February 24, 2024
By Steve Lopez
Originally published in the Los Angeles Times
The team gathered at 4th and Crocker streets and headed south, into the blue-tented netherworld of social collapse, armed with lifesaving drug-overdose kits and injectable, long-acting anti-psychotic medication.
“We’re trying very aggressive treatment on the streets,” said Dr. Susan Partovi. “Housing definitely saves your life, but there’s a small sub-group of people who won’t accept housing because of their mental illness.”
She figures that if she administers medication that lasts a month and can help stabilize patients — with their consent — they’ve got a chance.
“They don’t think there’s anything wrong, and they think they don’t need housing,” Partovi said. “They don’t think rationally, and so once you treat their delusions and their irrationality, they start to realize, ‘Oh, I do need resources.’ ”
Partovi, who began practicing street medicine in 2007 in Santa Monica, has never been shy about her lack of patience with the official response to the entrenched humanitarian crisis. In 2017, I shadowed her as she walked through Skid Row with county Supervisor Kathryn Barger, advocating for broader authority to assist those in obvious acute mental and physical distress, even if they refused help, and despite opposition from civil rights attorneys and others.
By administering long-acting meds, Partovi — author of the just-published “Renegade M.D.: A Doctor’s Stories From the Streets” — is once again pushing boundaries. She’s acting out of a belief that her approach is medically sound, and with frustration sharpened by her street-level view of the countless bureaucratic cracks and canyons in the system. She’s driven, too, by an uncompromising compassion for homeless people who are so sick she can sometimes predict who will die next.
Critics might say a person in the throes of impairment isn’t competent to give consent for a monthlong dose of medication, and that such meds are neither a panacea nor a substitute for intensive ongoing case management. But to Partovi, the slow pace of intervention — along with multiple daily deaths on the streets — add up to a human rights violation and a moral failure, so she’s stepping into the breach.

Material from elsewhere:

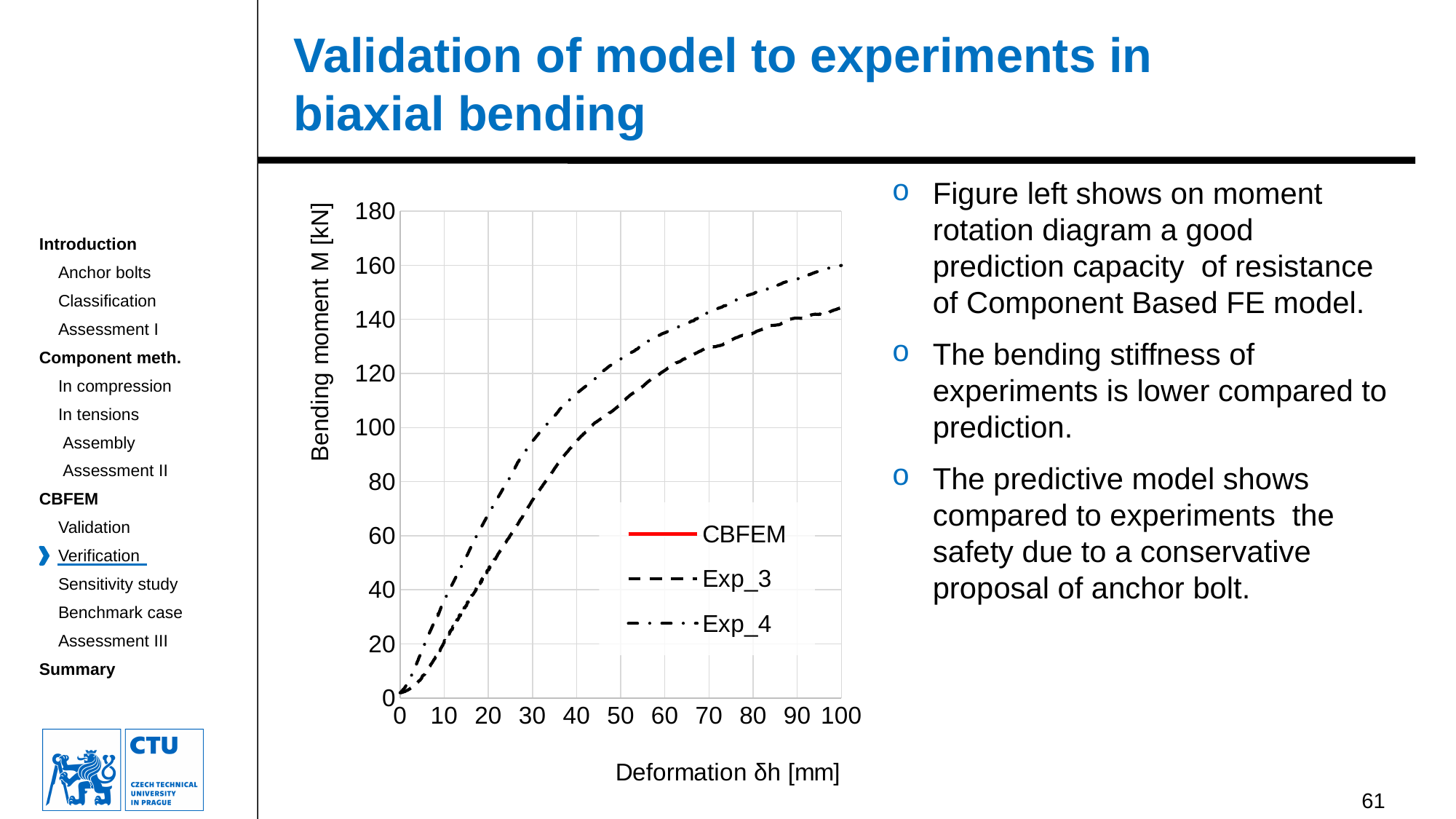
Is the Exp_3 value at a deformation of 100 mm greater or less than 120? greater Do the Exp_3 values rise or fall as deformation increases along the x axis? rise Is the Exp_3 value at a deformation of 50 mm greater or less than 100? greater At a deformation of 50 mm, which series has the larger bending moment, Exp_3 or Exp_4? Exp_4 Is the Exp_4 value at a deformation of 100 mm greater or less than 140? greater Which series are listed in the chart legend? CBFEM, Exp_3, Exp_4 What kind of chart is shown on the slide? line chart How many series does the chart legend list? 3 Do the Exp_4 values rise or fall as deformation increases along the x axis? rise What is the label of the vertical axis of the chart? Bending moment M [kN]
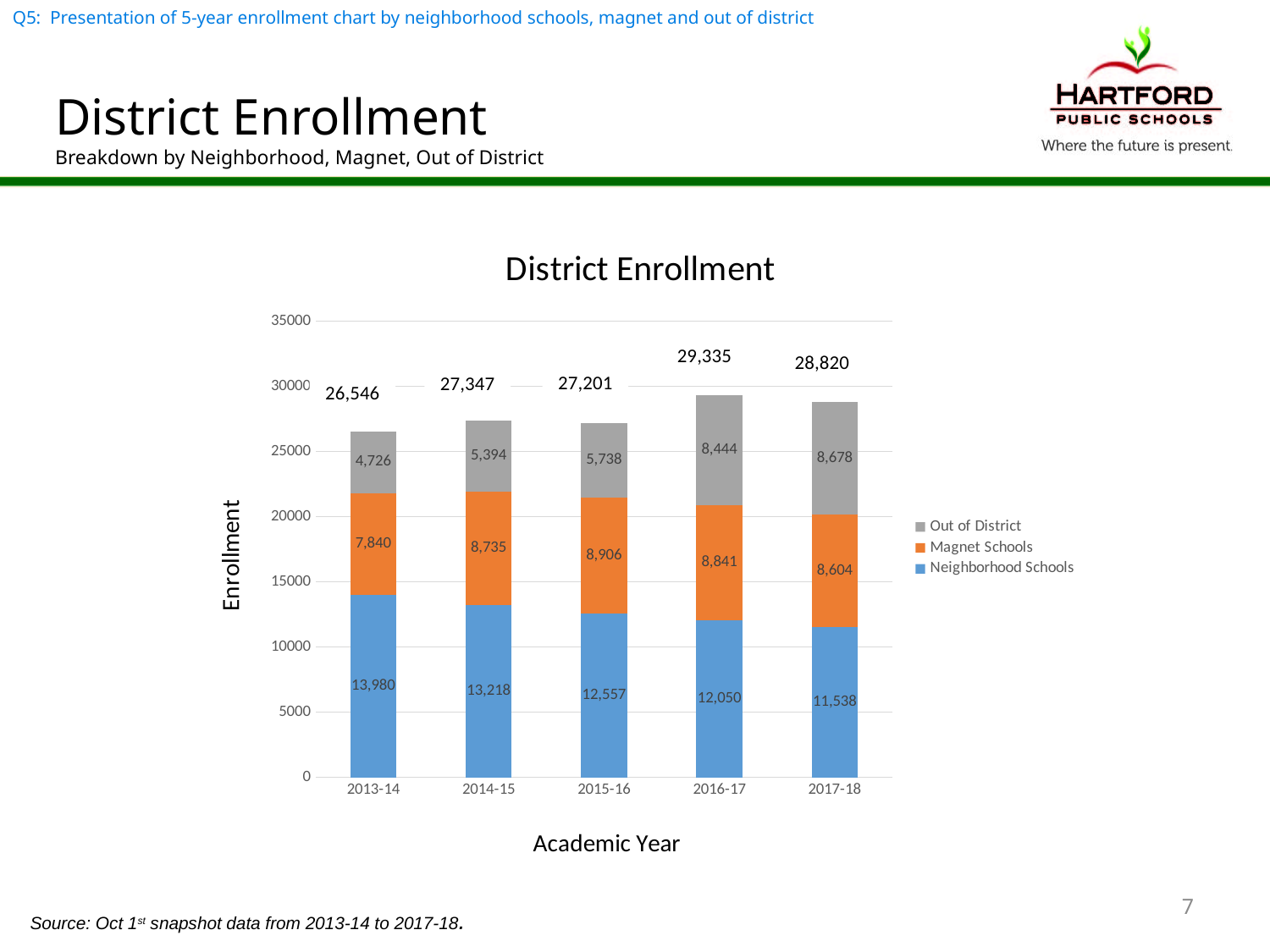
What is the difference between the Out of District enrollment in 2016-17 and in 2015-16? 2,706 How many series does the legend list? 3 How many academic years are shown on the x axis? 5 Does Neighborhood Schools enrollment rise or fall from 2013-14 to 2017-18? Fall What is the total district enrollment for 2016-17? 29,335 What type of chart is shown on the slide? Stacked bar chart Which academic year has the highest total enrollment? 2016-17 Which is larger, the Magnet Schools enrollment in 2014-15 or in 2017-18? 2014-15 What is the Magnet Schools enrollment for 2015-16? 8,906 Which academic year has the lowest Neighborhood Schools enrollment? 2017-18 What is the Out of District enrollment for 2017-18? 8,678 What is the Neighborhood Schools enrollment for 2013-14? 13,980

But she’s not a psychiatrist, and her street medicine team’s approach is not fully embraced by the L.A. County Department of Mental Health. DMH has psychiatric street medicine teams operating in several parts of the county. The Skid Row unit —which is led by Dr. Shayan Rab and in cludes psychiatric nurses, social workers and addiction counselors, and sometimes conducts sidewalk court hearings for those who resist treatment — was featured in a September 2022 article by my colleague Doug Smith.
Dr. Curley Bonds, chief medical officer of the department, says DMH psychiatrists first establish a working relationship with the client and invest time in determining a clinical history, including prescribed medications and dosage. It can be difficult, he said, to distinguish between psychosis and the effects of street drugs like methamphetamine, but trained psychiatrists have an advantage over doctors with other specialties. Treatment would ordinarily begin with short-term oral medication, Bonds said, to establish the “efficacy and tolerability of the agent.”
Only then would long-acting injectables be an option, he continued, but even then, the civil rights of the patient would have to be a consideration.
“We are more cautious about making sure there is informed consent and … we really want to respect a person’s autonomy for decision-making,” Bonds said. Despite procedural differences and quibbles over the Partovi team’s approach, Bonds added, “I don’t want to put us at odds with them … because what they are doing is important work.”
A glance at the reality on the streets of Los Angeles makes clear that far more help and substantially greater urgency are badly needed. And Partovi is not alone in practicing what she calls “low barrier bridge psychiatry.”
Dr. Coley King, director of homeless healthcare at the Venice Family Clinic, is not a psychiatrist, either. But as a street medic in L.A., the national capital of homelessness, he works in what is essentially an outdoor mental hospital, with tents instead of beds. King treats mental illness and whatever else he sees — and what, often, no one else is treating.
He told me he has used both short-term and long-term antipsychotics, depending on the situation. The risks posed by medication are not as great, he said, as the risk of being homeless, sick and untreated.
“The need is so dire, and the patients are dying at such a young age, and the lack of available psychiatry is so marked,” said King, who leads a street medicine team through Westside streets four days a week and often works with a psychiatric nurse practitioner. “We’re not doing this in any sort of cavalier fashion. We’re doing it very thoughtfully with a mind to knowing our medications and knowing our diagnosis and treatment are based on a ton of experience and a lot of exposure to working side-by-side with psychiatrists in the field.”
In 2020, I wrote about a formerly homeless Santa Monica woman whose life had been turned around after King treated her for her addiction and physical and mental ailments. The treatment included a long-acting injection the woman agreed to, and when I met her, she was living in a hotel before moving into housing arranged by the outreach team.